Almost all of these trials have a specific focus on, or include, services and communities in rural/regional Australia, including partnerships with Indigenous Australian communities. This focus reflects his strong belief that high-quality research can bring great value to services and communities, especially in rural/regional areas where per capita rates of harms can be higher than in cities and where there are typically fewer resources to prevent and treat those harms. He recently led the world’s largest whole-of-community cluster Randomised Controlled Trail (RCT) involving 20 communities in regional NSW, for example, the Alcohol Action in Rural Communities (AARC) trial.

John Merrick, Director of Allied Health, Health Education and Training Institute

Hypothetical: Are we really closing the gap or tolerating the status quo?

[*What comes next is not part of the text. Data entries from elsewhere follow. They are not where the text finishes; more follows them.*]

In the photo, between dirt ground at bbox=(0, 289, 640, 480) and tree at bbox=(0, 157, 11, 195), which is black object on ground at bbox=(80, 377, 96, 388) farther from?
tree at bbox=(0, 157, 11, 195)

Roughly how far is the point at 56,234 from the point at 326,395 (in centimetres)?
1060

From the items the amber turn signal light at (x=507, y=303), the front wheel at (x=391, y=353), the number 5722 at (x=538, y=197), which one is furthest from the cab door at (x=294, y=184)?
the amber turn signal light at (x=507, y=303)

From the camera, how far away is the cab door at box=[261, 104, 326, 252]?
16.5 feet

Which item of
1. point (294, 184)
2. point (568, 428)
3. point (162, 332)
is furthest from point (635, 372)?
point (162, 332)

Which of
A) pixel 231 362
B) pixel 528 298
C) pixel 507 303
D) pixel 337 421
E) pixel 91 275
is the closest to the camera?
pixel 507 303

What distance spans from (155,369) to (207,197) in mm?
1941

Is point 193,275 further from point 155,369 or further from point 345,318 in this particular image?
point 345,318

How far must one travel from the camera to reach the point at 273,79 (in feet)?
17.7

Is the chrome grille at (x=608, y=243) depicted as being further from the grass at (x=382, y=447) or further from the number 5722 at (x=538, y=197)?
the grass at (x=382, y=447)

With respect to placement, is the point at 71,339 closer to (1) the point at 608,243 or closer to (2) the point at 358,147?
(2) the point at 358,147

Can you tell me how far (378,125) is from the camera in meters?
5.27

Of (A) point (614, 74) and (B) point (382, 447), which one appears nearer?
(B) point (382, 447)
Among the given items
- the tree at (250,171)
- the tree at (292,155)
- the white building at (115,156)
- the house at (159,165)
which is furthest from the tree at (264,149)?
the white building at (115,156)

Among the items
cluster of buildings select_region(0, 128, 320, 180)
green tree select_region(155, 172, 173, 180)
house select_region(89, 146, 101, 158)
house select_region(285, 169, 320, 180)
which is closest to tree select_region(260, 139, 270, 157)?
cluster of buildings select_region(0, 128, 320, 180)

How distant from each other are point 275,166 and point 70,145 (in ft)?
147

A hypothetical on Aboriginal health in rural and remote settings

Three sobering facts illustrate the state of Aboriginal health in recent years:

• For Indigenous people born 2010-2012, life expectancy was estimated to be 69.1 years for males and 73.7 years for females, around 10-11 years less than the estimates for non-Indigenous males and females.
• In 2006-2010, for direct maternal deaths the rate ratio was almost 4 times higher for Indigenous women than for non-Indigenous women.
• In 2012-2013, less than one half of Indigenous people reported eating an adequate amount of fruit (42%) and only one-in-twenty ate enough vegetables (5%) on a daily basis.

Led by John Merrick, Director of Allied Health, Health Education and Training Institute, a panel of key health leaders will explore this potentially provocative and challenging hypothetical on the current state of Aboriginal health.

Dr John Lambert, Chief Clinical Information Officer, eHealth NSW

Dr John Lambert commenced as the current Chief Clinical Information Officer for eHealth NSW in August 18, 2014. Prior to his current role, Dr Lambert was working as the Medical Director of Intensive Care at Orange Health Service. Designing technology and related systems to help clinicians deliver better patient care is one of Dr Lambert’s passions. 

Dr John Lambert's experience ranges from his work in hands-on Information and Communication Technology development, through to a long history of contribution to major health projects including hospital redevelopments and clinical Information Technology (IT), technology and communication systems, including the Critical Care Advisory Service in Western NSW Local Health District.

Kerri Ryan, Director, eHealth NSW’s Rural eHealth Program

Kerri Ryan, Director of eHealth NSW’s Rural eHealth Program, has spearheaded a new approach to the way electronic healthcare is delivered across rural NSW. Collaborating with the six rural Local Health Districts, Kerri and her team are delivering tools and resources to clinicians, staff and – most importantly – patients, to accelerate the roll-out of eHealth solutions to the far-flung regions of Australia’s most populous state.

Passionate about Rural Health, Kerri works with chief executives, senior management, clinicians and ICT teams to support excellent healthcare delivery across rural and remote NSW. Her program of work is tracking on time and to budget and her achievements include completing the establishment of a Rural eHealth Program, operationalising governance structures, establishing program management systems and reporting, and kick-starting inflight programs (such as Community Health and Outpatient Care and Electronic Medical Record) for each of the six LHDs, covering a program of work from 2015-2018.

Kerri’s career has spanned more than 30 years in the information technology industry, giving her broad-based experience in fields including Data Centre management, system management, operations, network/field support, helpdesk/customer service, business continuity, strategic IM&T planning/implementation and clinical and corporate application support and delivery.